■ **Passage for review**
Personal information
- Nationality: Germany
- Born: 7 February 2002 (age 24) Altötting, Germany

Sport
- Sport: Skiing

World Cup career
- Seasons: 2 – (2025–present)
- Indiv. starts: 9
- Team starts: 1

Medal record
Women's cross-country skiing
Representing Germany
World Championships
| Bronze medal – third place | 2025 Trondheim | 4 x 7.5 km relay |
U23 World Championships
| Gold medal – first place | 2023 Whistler | 10 km freestyle |
| Gold medal – first place | 2024 Planica | 10 km classical |
| Gold medal – first place | 2025 Schilpario | 10 km freestyle |
| Bronze medal – third place | 2025 Schilpario | 4 × 5 km relay |
Junior World Championships
| Gold medal – first place | 2022 Zakopane | 15 km mass start freestyle |
| Bronze medal – third place | 2021 Vuokatti | 15 km mass start classical |
| Bronze medal – third place | 2022 Zakopane | 4 × 3.3 km relay |

= Helen Hoffmann =

German cross-country skier (born 2002)

Helen Hoffmann (born 7 February 2002) is a German cross-country skier.

==Career==
Hoffmann made her international debut for Germany at the 2019 European Youth Olympic Winter Festival and won a bronze medal in the 5 kilometre freestyle event. She then represented Germany at the 2020 Winter Youth Olympics. She made her Junior World Championships debut in 2021 and won a bronze medal in the 15 kilometre mass start classical. She again competed at the 2022 Nordic Junior World Ski Championships and won a gold medal in the 15 kilometre mass start freestyle and a bronze medal in the 4 × 3.3 kilometre relay.

■ **Collected data entries**
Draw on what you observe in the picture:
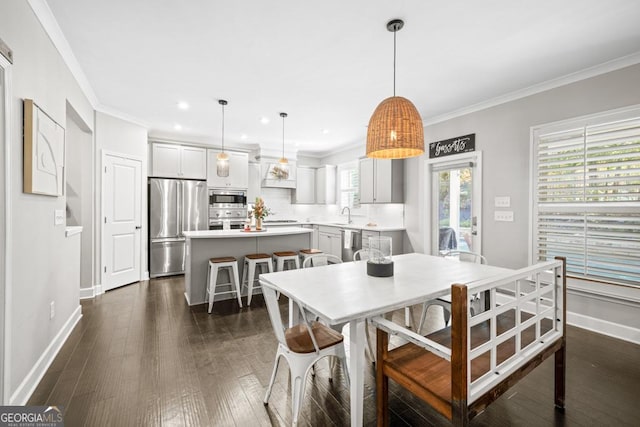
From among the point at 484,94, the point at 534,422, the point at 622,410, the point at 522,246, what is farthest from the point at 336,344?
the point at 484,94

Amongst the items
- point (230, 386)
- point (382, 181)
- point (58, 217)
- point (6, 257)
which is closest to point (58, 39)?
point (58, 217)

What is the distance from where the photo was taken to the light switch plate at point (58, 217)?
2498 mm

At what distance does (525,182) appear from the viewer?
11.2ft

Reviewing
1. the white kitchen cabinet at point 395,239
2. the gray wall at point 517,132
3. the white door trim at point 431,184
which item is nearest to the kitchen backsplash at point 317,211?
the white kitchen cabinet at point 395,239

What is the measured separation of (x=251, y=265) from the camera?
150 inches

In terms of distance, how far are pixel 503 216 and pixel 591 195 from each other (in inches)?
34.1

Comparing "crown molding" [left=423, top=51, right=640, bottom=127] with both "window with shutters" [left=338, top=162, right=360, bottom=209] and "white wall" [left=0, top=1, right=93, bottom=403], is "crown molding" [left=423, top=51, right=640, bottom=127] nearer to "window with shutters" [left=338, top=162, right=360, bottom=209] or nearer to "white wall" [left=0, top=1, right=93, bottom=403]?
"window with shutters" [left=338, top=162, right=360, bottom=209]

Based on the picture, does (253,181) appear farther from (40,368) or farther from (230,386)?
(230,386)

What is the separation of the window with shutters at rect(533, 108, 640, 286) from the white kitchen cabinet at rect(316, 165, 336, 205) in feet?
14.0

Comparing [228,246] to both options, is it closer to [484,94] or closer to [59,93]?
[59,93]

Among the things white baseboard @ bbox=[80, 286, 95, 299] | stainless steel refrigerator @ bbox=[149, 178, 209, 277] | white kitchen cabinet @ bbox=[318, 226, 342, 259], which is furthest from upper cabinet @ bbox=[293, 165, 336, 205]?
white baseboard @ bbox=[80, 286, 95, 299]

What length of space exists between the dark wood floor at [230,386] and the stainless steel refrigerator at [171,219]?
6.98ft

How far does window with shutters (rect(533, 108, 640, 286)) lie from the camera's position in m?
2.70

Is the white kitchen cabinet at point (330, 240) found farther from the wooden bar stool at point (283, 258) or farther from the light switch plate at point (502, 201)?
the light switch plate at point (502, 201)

■ **Exercise requirements**
Answer these questions from the Helen Hoffmann profile:
1. Where was Helen Hoffmann born?
2. At which event did she make her international debut for Germany?
3. In which event did she win gold at the 2024 U23 World Championships in Planica?

■ **Problem solution**
1. Altötting, Germany
2. The 2019 European Youth Olympic Winter Festival
3. The 10 km classical